From a Traditional Marriage to Kitchen Table Polyamory
Although Mikki never really had a high sex drive, it wasn’t until after the birth of her son, that she noticed her sex drive took a real nosedive. “I never had a high sex drive, but about a year after my son was born, I realized I had zero desire. My husband has a high sex drive, and I knew that it would not be sustainable to not have sex in our marriage at that time.”
She was determined to find an alternative to divorce and stumbled upon a polyamory conversation on Clubhouse. Upon doing her own research, she brought up the idea to their husband, who was receptive. “It’s so interesting to me that people weigh sex so heavily in relationships when even if you are having a ton of sex, it’s still a very small percentage of the relationship activity," Mikki shared.
They chose polyamory because Mikki still wanted to be married, but she also wanted to make sure that Raheem was getting his individual needs and desires met, even if that meant meeting them with someone else. “I think that we have been programmed to think that our spouses need to be our 'everything.' We do not operate like that. There is no one way that fits all when it comes to relationships, despite what society may try to tell you. Their path to doing this thing called life together may be different from yours, but they found what works for them. We have chosen to design a marriage that works for us,” Mikki explained.

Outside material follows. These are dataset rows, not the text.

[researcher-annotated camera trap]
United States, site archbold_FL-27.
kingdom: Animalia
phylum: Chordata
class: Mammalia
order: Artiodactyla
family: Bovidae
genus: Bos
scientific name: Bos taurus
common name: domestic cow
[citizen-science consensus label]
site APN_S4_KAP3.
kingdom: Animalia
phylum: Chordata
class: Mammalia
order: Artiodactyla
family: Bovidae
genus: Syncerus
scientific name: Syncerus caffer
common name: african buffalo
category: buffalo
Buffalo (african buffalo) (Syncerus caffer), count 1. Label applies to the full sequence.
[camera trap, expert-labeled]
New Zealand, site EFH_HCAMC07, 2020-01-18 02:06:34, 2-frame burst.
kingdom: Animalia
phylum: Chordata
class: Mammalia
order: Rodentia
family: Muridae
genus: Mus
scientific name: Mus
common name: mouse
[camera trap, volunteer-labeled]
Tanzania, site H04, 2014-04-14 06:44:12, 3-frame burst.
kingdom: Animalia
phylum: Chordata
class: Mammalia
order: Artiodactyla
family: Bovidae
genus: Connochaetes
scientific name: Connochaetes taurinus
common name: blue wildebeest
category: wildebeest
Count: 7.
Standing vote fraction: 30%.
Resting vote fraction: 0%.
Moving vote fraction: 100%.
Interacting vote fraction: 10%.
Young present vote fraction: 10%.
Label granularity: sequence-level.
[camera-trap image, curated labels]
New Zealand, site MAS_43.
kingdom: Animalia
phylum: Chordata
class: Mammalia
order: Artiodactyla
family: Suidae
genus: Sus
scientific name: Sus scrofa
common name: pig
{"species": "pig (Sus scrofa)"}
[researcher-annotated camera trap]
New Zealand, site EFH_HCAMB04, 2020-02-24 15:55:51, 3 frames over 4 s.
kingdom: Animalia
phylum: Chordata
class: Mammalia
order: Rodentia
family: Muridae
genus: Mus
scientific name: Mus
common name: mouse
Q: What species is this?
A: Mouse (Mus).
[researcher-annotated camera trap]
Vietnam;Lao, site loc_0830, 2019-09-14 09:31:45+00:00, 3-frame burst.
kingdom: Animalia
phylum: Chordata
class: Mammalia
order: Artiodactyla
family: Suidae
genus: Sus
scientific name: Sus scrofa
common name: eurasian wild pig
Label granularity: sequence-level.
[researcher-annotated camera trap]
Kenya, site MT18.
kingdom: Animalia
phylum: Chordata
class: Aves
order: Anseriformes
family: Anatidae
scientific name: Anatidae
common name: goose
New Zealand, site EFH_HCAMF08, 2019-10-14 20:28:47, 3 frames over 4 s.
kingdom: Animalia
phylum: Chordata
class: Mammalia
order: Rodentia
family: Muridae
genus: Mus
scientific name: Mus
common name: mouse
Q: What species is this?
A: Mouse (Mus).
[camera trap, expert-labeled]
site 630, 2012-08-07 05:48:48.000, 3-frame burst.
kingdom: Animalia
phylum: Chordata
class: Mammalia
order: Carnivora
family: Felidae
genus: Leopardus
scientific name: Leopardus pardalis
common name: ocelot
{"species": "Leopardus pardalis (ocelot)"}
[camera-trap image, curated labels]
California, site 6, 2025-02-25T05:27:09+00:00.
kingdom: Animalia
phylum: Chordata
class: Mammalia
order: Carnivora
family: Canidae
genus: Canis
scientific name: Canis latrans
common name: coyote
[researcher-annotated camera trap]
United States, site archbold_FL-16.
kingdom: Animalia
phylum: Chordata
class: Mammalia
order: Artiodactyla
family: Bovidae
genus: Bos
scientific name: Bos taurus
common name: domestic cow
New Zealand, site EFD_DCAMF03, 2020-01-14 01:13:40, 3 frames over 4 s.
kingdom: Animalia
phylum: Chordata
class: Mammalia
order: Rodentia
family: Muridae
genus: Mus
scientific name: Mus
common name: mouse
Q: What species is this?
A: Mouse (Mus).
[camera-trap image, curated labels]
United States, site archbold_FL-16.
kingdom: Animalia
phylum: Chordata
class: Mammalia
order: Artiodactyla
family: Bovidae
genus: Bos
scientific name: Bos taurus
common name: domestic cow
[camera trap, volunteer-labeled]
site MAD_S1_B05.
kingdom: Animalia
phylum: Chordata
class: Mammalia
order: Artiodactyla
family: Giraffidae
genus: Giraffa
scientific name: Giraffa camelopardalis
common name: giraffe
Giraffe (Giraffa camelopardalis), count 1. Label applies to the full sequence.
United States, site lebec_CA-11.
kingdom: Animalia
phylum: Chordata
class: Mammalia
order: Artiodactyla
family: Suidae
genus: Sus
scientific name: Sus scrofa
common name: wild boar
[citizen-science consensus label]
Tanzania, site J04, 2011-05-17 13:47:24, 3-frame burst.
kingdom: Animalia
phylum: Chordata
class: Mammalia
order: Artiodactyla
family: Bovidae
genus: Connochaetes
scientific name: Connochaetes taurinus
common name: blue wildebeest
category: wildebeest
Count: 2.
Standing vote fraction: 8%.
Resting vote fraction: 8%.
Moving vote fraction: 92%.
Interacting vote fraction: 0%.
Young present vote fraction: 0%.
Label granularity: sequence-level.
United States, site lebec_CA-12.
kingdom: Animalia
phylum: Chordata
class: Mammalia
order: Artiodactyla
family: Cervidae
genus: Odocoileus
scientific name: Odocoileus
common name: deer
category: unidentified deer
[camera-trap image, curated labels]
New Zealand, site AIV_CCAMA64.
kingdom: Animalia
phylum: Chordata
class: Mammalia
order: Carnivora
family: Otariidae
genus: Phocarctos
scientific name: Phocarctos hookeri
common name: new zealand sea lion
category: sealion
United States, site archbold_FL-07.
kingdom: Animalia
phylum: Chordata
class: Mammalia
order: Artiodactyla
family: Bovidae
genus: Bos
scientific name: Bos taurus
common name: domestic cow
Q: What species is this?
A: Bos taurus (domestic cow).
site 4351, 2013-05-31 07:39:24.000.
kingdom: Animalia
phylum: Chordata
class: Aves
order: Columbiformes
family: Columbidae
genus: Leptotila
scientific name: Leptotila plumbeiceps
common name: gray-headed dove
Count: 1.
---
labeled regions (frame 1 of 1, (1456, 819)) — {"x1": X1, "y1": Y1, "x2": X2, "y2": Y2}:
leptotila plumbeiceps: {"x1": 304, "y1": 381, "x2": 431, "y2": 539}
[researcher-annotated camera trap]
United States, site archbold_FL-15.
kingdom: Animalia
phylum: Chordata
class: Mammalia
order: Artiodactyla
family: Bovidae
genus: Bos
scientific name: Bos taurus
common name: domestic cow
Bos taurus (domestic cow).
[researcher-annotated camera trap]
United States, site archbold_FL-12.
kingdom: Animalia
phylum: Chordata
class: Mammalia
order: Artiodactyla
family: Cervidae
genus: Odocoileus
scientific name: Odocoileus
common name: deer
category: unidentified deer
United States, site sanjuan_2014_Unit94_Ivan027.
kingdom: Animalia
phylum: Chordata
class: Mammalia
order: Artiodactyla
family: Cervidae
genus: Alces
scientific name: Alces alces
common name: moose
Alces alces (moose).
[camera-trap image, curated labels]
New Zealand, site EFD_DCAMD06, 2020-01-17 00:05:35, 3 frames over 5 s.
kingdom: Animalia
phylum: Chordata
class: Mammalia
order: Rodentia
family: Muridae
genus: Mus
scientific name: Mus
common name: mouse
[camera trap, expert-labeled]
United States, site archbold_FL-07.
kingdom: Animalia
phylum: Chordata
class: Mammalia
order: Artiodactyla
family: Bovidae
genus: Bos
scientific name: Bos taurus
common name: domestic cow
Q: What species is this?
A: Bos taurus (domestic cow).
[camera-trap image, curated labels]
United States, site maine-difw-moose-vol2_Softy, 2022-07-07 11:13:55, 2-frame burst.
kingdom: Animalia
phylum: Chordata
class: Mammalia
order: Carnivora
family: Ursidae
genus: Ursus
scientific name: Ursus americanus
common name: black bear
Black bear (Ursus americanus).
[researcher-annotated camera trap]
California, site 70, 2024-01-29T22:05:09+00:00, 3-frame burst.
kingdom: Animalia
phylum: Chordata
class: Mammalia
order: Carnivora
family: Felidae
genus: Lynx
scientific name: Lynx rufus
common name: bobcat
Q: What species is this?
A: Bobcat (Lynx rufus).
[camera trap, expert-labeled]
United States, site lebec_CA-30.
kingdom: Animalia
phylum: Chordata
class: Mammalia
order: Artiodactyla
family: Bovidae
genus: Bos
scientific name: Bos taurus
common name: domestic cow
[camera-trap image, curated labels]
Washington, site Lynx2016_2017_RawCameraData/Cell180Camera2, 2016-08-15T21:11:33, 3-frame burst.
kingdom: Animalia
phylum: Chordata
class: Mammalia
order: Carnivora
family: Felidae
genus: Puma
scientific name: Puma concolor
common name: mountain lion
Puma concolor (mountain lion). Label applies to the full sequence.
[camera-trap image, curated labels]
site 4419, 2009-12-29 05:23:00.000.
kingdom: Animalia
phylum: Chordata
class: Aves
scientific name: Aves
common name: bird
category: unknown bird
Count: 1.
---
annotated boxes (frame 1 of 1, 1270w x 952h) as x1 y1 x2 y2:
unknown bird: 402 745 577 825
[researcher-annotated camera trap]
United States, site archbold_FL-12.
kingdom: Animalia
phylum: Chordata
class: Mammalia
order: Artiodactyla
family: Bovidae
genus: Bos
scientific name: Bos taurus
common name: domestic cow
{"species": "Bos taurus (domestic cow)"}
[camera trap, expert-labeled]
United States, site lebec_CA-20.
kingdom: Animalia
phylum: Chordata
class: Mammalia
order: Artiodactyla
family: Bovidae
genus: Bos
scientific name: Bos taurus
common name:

"We have chosen to design a marriage that works for us. We both consent to each of us having everything from casual sex partners to lifetime partners if it should go there. We believe love is abundant and do not limit ourselves or each other on how we express it."
She continued, “We both consent to each of us having everything from casual sexual partners to lifetime partners if it should get there. We believe love is abundant and do not limit ourselves or each other on how we express it. Our dynamic is parallel with kitchen table poly aspirations.”
Kitchen table polyamory (KTP) is a polyamorous relationship in which all participants are on friendly terms enough to share a meal at the kitchen table. Basically, it means you have some form of relationship with your partner’s other partner, whether as a group or individually. A lot of times, KTP relationships are highly personal and rooted in mutual respect, communication, and friendship.
Intimacy in an Asexual Polyamorous Marriage
Mikki says she and her husband, Raheem, still share intimate moments despite being in a polyamorous marriage. “Our intimacy is emotional, intellectual, spiritual, and physical, although non-sexual. We are intentional about date nights weekly, surprising and delighting each other daily, and most of all, we communicate our needs regularly. In my opinion, our intimacy is top-tier! I give my husband full-body massages, mani-pedis and make sure I am giving him small physical touches/kisses throughout the day. He is also very intentional about showing me his love and affection.”
Raheem and Mikki now use their lives as examples for others. On their website, thepolycouplenextdoor.com, they coach people interested in learning how to be consensually non-monogamous. “We are both relationship coaches. I specialized in emotional regulation, and Raheem specializes in communication and conflict resolution. The same tools we use in our marriage help our clients succeed in polyamory."
Mikki advises people who may be asexual or seeking non-monogamy to communicate their needs openly and to consider seeking sex therapy or intimacy coaching. Building a strong relationship with a non-sexual partner requires both empathy and compassion.